Every few years, I have this argument with a new round of commenters.

The ratio of stock prices to earnings is P/E.

The ratio of earnings to GDP is E/Y.

The ratio of stock prices to GDP is P/Y, which equals P/E times E/Y.

(Note that the basic math here uses stocks that turn all of their earnings into capital gains, paying none as dividends. Including dividend payouts makes the story more complex, but does not change the economic analysis.)

For stock prices to grow faster than GDP, either prices have to grow faster than earnings or earnings have to grow faster than GDP.

Stock prices certainly can rise faster than GDP for long but finite periods. If the P/E ratio starts at about 5 and gradually rises to about 25, that will do it. Something like that happened in the 20th century. Also, if earnings of shareholder-owned companies start at less than 10 percent of GDP, then they can grow faster than GDP for a long time.
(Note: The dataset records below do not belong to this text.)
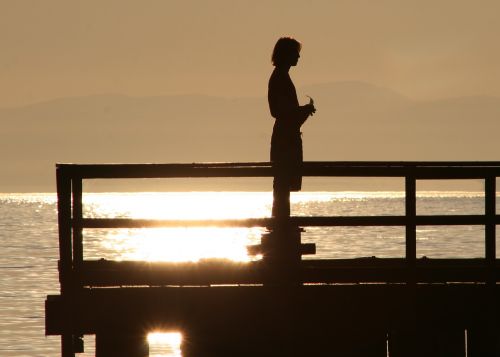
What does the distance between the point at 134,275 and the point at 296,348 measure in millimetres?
1764

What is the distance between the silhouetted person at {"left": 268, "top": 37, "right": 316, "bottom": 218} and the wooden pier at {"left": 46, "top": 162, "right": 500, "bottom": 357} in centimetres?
19

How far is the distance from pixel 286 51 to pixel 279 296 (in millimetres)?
2703

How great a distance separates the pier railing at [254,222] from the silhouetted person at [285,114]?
0.20 m

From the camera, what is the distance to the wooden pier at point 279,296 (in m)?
13.0

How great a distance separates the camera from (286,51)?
1413 centimetres

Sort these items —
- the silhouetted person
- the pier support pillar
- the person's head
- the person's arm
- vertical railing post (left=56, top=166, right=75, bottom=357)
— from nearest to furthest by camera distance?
1. vertical railing post (left=56, top=166, right=75, bottom=357)
2. the pier support pillar
3. the silhouetted person
4. the person's arm
5. the person's head

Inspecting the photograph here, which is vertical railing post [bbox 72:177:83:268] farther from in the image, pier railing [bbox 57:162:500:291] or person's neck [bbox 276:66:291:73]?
person's neck [bbox 276:66:291:73]

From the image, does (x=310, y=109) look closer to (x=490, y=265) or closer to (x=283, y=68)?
(x=283, y=68)

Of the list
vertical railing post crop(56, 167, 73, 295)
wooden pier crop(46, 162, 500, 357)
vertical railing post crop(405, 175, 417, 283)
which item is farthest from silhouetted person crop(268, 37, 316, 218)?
vertical railing post crop(56, 167, 73, 295)

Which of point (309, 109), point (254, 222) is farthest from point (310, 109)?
point (254, 222)

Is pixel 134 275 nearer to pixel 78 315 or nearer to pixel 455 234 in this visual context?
pixel 78 315

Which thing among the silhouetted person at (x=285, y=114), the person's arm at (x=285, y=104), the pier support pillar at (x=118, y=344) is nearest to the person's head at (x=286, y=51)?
the silhouetted person at (x=285, y=114)

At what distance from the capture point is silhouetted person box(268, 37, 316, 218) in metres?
13.4

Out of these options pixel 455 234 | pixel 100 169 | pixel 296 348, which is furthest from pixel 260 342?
pixel 455 234
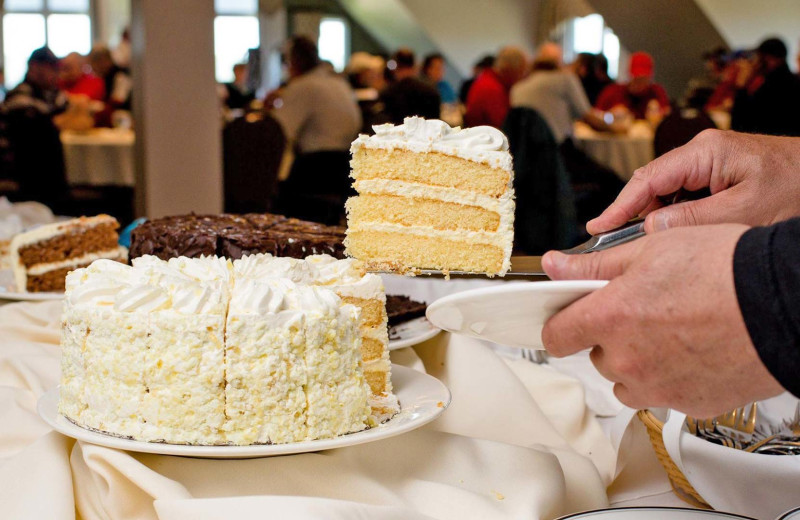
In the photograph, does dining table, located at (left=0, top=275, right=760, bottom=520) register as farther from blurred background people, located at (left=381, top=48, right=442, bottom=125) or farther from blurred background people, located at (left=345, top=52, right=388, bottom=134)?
blurred background people, located at (left=345, top=52, right=388, bottom=134)

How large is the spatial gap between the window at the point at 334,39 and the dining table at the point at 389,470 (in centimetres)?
1843

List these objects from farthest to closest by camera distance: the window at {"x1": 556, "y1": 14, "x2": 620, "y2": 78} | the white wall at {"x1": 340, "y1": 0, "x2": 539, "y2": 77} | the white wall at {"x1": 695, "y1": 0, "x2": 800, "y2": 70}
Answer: the window at {"x1": 556, "y1": 14, "x2": 620, "y2": 78} < the white wall at {"x1": 340, "y1": 0, "x2": 539, "y2": 77} < the white wall at {"x1": 695, "y1": 0, "x2": 800, "y2": 70}

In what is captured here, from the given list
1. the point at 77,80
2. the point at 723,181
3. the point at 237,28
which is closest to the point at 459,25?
the point at 237,28

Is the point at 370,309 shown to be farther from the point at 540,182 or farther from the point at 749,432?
the point at 540,182

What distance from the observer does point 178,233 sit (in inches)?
86.0

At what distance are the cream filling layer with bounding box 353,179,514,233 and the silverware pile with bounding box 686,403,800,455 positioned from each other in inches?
25.9

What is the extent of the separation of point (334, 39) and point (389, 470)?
19.2 meters

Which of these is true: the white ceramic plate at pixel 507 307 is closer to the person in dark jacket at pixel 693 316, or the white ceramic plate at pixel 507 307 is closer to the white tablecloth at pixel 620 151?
the person in dark jacket at pixel 693 316

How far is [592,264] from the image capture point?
1.11 m

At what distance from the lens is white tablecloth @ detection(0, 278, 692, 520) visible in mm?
1187

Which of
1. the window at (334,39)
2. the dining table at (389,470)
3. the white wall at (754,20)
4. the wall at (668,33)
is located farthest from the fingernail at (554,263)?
the window at (334,39)

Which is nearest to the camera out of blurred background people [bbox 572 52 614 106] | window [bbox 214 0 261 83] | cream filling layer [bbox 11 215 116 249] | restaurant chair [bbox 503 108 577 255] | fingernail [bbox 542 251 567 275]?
fingernail [bbox 542 251 567 275]

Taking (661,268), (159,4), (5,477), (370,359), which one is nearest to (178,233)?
(370,359)

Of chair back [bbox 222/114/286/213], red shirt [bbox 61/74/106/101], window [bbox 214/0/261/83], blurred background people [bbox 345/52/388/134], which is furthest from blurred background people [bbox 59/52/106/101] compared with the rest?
window [bbox 214/0/261/83]
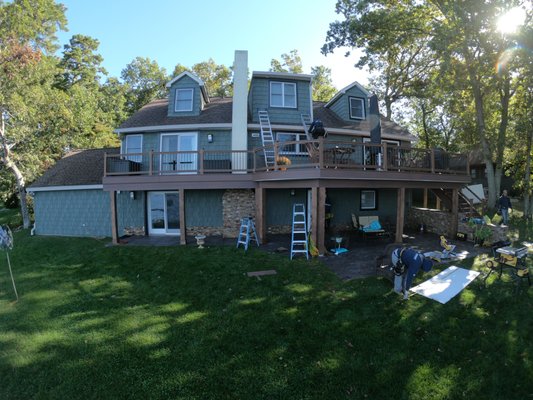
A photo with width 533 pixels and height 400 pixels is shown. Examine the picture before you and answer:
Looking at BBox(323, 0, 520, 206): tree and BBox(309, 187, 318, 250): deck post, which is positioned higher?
BBox(323, 0, 520, 206): tree

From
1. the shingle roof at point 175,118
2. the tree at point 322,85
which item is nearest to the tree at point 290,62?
the tree at point 322,85

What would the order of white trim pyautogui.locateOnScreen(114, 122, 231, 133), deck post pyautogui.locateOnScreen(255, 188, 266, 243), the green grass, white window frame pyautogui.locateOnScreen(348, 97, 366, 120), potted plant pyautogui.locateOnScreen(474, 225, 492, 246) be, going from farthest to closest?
1. white window frame pyautogui.locateOnScreen(348, 97, 366, 120)
2. white trim pyautogui.locateOnScreen(114, 122, 231, 133)
3. deck post pyautogui.locateOnScreen(255, 188, 266, 243)
4. potted plant pyautogui.locateOnScreen(474, 225, 492, 246)
5. the green grass

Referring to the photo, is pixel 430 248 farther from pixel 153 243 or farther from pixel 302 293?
pixel 153 243

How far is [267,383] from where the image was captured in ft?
14.7

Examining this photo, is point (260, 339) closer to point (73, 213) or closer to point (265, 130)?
point (265, 130)

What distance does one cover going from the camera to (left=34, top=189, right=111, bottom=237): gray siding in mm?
14617

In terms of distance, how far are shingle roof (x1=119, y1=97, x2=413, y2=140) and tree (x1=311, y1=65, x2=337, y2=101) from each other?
1464 cm

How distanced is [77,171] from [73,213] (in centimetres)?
247

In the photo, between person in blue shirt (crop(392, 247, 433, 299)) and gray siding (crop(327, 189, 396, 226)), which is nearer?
person in blue shirt (crop(392, 247, 433, 299))

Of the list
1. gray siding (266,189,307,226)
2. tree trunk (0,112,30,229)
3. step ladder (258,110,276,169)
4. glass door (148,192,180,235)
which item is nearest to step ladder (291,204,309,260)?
gray siding (266,189,307,226)

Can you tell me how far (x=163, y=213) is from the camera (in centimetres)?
1435

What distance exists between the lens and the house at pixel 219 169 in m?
12.1

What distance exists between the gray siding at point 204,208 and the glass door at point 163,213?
626 millimetres

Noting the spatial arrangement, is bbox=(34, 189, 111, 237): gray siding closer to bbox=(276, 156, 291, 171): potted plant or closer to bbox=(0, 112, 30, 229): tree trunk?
bbox=(0, 112, 30, 229): tree trunk
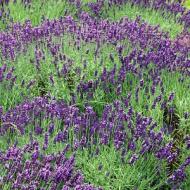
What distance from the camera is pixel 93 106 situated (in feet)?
12.6

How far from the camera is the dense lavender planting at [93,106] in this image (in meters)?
2.84

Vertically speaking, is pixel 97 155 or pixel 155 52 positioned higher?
pixel 155 52

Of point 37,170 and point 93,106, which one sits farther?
point 93,106

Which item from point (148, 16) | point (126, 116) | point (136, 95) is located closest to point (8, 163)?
point (126, 116)

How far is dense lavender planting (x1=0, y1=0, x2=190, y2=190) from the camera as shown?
2.84 m

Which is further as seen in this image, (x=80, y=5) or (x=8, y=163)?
(x=80, y=5)

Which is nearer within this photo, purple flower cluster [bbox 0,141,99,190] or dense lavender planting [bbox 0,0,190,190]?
purple flower cluster [bbox 0,141,99,190]

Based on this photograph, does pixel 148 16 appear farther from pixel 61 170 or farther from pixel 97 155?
pixel 61 170

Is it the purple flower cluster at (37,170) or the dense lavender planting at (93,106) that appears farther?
the dense lavender planting at (93,106)

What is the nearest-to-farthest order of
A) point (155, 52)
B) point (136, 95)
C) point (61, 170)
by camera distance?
point (61, 170) → point (136, 95) → point (155, 52)

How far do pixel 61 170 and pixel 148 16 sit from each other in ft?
12.8

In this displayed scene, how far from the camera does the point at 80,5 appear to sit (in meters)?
6.19

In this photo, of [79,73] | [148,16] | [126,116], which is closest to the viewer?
[126,116]

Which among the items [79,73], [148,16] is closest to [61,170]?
[79,73]
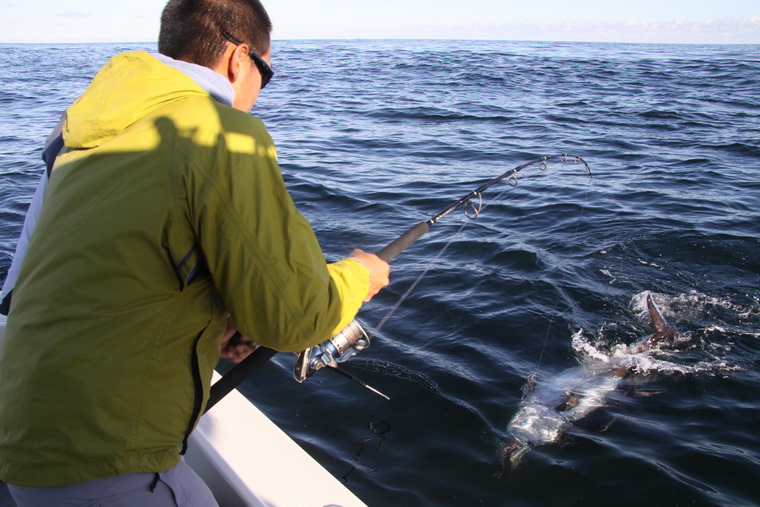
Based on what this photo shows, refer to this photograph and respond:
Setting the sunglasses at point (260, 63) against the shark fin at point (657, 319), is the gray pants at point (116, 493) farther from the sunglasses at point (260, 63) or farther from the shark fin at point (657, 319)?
the shark fin at point (657, 319)

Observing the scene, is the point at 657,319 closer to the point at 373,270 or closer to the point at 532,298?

Looking forward from today, which do you think is going to happen? Is the P/E ratio going to go up, because people become more willing to hold stocks? Or is the share of national income that goes to shareholder-owned companies going to go up? If you have a good story for one of those two happening, let me know.

(For example, one story is that U.S. firms will earn increasing profits overseas. I do not think that this will be a big enough effect over a sufficiently long period of time to drive earnings growth much above GDP growth. Still, it is an empirical issue.)

But if you think that stock returns will be higher than GDP growth without either ratio increasing, then one of us is incapable of doing simple algebra, and I am going to guess that it’s not me.